Throughout the pandemic, Kaplan also saw the need for support went beyond guidance with breast and chestfeeding. With so much turmoil and the aforementioned feelings of isolation, families looked to their lactation consultants for emotional support and Kaplan saw an uptick in parents suffering from perinatal mood and anxiety disorders.
She also noticed families were engaged with the center for longer periods than previously. As many families became accustomed in 2020 to doctor and hospital visits that were less frequent with partners often precluded from attending, SDBFC was one place parents could seek support in a more holistic way with partners allowed to join.
“Rather than just one appointment and then they were done, we were seeing [families] for longer,” Kaplan said. “I think it was because – one – the extra support was needed but also it allowed their entire family to really get that support.”
One first-time mom who was able to utilize the center at the height of the pandemic, Caitlin Seal called the experience with SDBFC “wonderful.” Her baby Sadie was born in late March 2020, when support groups were canceled but she was able to connect with Kaplan through virtual consultations.

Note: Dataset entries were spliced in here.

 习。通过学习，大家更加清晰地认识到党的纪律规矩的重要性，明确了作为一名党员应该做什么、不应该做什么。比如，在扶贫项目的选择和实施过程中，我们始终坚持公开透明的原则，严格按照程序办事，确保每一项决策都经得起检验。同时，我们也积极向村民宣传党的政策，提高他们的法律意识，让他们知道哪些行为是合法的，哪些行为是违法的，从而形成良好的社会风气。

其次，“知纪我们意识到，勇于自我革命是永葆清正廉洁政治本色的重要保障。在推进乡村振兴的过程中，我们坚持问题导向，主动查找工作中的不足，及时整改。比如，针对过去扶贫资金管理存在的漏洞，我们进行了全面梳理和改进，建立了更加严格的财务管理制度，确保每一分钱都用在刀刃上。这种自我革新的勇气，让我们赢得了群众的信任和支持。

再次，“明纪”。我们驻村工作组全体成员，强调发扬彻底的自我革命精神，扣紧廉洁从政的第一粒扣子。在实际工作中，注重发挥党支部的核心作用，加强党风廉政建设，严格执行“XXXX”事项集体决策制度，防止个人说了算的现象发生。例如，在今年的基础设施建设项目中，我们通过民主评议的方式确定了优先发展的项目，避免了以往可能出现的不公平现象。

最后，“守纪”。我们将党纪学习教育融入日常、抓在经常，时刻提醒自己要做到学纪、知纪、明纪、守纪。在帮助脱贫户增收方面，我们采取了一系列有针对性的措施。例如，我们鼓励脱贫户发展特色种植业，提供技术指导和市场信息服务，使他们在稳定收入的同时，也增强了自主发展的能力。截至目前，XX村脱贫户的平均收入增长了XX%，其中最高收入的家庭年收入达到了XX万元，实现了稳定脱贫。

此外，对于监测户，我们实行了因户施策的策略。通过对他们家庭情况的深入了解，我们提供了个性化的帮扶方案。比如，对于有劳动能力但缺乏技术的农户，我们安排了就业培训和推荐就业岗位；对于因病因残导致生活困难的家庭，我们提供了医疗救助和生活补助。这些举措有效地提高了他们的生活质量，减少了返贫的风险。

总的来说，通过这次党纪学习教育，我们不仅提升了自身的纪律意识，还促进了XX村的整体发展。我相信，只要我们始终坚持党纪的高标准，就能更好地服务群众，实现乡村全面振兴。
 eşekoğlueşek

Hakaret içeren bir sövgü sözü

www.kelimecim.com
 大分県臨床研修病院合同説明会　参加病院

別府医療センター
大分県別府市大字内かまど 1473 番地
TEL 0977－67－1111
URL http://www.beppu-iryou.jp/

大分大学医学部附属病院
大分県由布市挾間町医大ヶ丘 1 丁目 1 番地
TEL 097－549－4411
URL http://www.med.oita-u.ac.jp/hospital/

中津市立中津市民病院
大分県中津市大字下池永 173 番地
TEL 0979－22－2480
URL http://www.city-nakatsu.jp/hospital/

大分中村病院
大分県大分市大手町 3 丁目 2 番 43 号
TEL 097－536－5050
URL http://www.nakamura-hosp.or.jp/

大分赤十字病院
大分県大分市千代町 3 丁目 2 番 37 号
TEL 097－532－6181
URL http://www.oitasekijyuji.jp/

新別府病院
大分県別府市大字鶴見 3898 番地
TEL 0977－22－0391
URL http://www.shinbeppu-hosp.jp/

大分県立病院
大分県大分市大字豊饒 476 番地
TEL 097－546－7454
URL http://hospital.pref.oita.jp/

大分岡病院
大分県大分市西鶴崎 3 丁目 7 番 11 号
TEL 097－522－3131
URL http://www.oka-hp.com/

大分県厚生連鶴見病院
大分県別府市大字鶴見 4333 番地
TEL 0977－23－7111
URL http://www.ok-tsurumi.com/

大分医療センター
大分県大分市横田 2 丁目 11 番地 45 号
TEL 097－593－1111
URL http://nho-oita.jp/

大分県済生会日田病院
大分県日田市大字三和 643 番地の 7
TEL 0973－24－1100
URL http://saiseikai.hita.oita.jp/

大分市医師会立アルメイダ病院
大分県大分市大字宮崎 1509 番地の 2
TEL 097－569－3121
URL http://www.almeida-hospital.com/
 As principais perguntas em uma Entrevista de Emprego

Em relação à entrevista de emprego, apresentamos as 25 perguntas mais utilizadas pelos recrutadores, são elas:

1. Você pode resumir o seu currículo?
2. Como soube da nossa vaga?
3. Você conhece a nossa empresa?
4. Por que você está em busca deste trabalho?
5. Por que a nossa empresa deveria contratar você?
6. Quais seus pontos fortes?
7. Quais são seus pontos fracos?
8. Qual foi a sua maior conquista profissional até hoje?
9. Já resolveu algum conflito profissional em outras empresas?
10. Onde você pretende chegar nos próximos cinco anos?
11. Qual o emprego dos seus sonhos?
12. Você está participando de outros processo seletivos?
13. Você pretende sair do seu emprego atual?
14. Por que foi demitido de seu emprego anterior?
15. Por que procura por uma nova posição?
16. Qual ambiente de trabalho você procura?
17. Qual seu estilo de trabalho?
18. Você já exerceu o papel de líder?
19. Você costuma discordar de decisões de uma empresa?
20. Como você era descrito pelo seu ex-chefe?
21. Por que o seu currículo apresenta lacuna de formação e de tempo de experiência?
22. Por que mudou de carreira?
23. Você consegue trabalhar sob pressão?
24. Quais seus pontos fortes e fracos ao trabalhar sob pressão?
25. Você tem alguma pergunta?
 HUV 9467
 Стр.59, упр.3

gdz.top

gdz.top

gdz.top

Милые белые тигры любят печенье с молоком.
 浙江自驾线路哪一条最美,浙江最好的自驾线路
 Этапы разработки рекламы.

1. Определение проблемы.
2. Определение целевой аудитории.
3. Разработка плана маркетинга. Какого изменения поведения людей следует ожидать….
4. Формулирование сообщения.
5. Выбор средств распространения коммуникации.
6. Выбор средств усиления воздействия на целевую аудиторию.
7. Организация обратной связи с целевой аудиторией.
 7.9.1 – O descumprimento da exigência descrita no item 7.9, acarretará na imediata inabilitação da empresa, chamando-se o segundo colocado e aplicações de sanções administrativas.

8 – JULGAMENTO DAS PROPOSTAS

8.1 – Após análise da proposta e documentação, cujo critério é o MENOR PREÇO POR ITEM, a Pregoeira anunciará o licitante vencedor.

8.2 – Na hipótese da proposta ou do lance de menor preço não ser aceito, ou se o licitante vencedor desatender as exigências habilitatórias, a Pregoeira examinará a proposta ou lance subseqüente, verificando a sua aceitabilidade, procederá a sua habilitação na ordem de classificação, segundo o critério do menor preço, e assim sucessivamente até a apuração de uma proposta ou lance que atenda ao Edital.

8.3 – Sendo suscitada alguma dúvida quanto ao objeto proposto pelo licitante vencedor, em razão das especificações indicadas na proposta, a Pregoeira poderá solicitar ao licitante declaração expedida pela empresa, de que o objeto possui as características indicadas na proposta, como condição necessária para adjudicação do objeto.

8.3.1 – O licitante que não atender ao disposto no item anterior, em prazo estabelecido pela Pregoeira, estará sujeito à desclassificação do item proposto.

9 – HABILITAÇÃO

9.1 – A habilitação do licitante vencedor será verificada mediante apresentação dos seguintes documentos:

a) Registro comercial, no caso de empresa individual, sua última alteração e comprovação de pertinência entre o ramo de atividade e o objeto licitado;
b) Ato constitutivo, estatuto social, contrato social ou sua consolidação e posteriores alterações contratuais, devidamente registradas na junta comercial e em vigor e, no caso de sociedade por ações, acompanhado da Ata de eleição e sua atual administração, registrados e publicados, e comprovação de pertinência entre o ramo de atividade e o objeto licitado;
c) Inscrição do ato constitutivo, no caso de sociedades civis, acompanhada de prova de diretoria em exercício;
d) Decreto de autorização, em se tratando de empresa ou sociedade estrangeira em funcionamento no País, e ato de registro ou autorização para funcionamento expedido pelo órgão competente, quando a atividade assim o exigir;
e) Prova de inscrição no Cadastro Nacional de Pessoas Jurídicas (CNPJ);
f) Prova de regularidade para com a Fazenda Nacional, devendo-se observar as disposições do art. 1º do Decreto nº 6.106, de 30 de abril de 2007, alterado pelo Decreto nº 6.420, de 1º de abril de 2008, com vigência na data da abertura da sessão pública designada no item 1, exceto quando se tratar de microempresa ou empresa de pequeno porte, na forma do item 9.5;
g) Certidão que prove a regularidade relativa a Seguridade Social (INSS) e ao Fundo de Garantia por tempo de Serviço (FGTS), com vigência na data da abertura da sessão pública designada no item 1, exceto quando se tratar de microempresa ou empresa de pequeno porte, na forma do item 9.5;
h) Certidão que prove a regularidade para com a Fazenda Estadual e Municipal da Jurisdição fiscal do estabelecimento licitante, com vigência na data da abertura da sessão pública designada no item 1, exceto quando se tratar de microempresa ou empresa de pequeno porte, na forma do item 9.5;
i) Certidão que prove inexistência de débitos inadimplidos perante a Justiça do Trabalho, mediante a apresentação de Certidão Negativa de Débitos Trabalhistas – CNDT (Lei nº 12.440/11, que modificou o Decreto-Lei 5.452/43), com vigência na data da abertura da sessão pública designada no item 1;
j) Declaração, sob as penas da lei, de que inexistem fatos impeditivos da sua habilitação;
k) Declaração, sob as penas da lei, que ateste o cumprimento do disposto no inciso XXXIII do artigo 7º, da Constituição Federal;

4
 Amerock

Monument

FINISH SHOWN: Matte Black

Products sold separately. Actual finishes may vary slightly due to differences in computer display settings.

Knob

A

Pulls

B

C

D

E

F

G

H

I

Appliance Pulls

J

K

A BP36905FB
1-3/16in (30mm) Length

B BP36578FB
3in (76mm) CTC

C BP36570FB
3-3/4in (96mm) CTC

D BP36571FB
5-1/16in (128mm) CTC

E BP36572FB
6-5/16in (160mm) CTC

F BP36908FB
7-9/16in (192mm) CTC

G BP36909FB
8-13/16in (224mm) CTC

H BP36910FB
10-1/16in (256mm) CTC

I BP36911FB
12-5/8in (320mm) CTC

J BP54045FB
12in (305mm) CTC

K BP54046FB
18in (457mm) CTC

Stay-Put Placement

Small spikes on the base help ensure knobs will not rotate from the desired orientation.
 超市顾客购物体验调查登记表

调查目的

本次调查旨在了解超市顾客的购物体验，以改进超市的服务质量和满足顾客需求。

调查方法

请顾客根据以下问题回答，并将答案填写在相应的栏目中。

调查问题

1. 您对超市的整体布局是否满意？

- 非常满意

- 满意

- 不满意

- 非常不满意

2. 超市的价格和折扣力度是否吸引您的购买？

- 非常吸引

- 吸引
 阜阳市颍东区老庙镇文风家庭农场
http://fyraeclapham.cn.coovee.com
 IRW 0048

“[I was] exhausted, with a newborn at the start of a pandemic,” said Seal who prior to her maternity leave worked full time at Planned Parenthood.
Seal said she worked with Kaplan for about six to eight weeks through issues of clogged milk ducts when her newborn wasn't gaining as much weight as expected.
“The advice was straightforward and helpful. I felt super supported and listened to at a time when I was pretty hysterical,” said Seal. “It was one of the few nice things I had right after delivery.”
Another way SDBFC looks to support families is by being inclusive any way they can. Kaplan noted the center has worked to incorporate the term “chestfeeding” the past few years to be inclusive of anyone who is “nurturing and feeding their baby at their chest” and recognize that not all nursing parents identify as female.
“We’ve actually had a little bit of push back,” she said. “I recognize that any time a new term is used that it may feel a little bit threatening to people who it doesn’t resonate with. But we just try to say, ‘it’s not taking over the word breastfeeding.’ It’s just added on so that way anyone who comes to our website, comes to our center, follows us on social media they have the ability to see that we are speaking to them.”
Also included in the center’s online presence and within the walls of the center itself, are depictions of breastfeeding parents from families of color.
“There’s really a lack of diverse nursing images out there,” Kaplan said.
She said there are more now than she saw in the past but stressed the importance of the center’s mission to increase that as a way to promote breastfeeding to a range of communities.
“It’s hard to really picture doing something when you don’t see other people who look like you doing it,” Kaplan said.
After starting the center, Kaplan also started the San Diego Breastfeeding Center Foundation - a nonprofit that is working to diversify what the lactation consultant community looks like in San Diego.
“We have one Black lactation consultant in San Diego – for all of San Diego. We have very few Spanish-speaking lactation consultants in San Diego,” said Kaplan. “So, one of the things we’re trying to do through our foundation is provide scholarships, so these interested folks who would like to become lactation consultants have a little bit of an easier chance with not having to worry about the financial burden.”
The foundation has also helped families of color and low-income families with access to lactation support.
Meanwhile, access for everyone is getting back on track at the center as the year progresses. And Kaplan hopes to extend the center’s services beyond lactation.
“It was a huge bummer because when we went into lockdown last year in March, we actually had a full schedule of classes,” said Kaplan. “My hope is that some time over this year – maybe in the fall – we'll really be able to pick that back up; so that way families, no matter how they’re feeding their babies, they are still able to have in-person resources to connect with other parents, learn a particular topic they’re looking for.”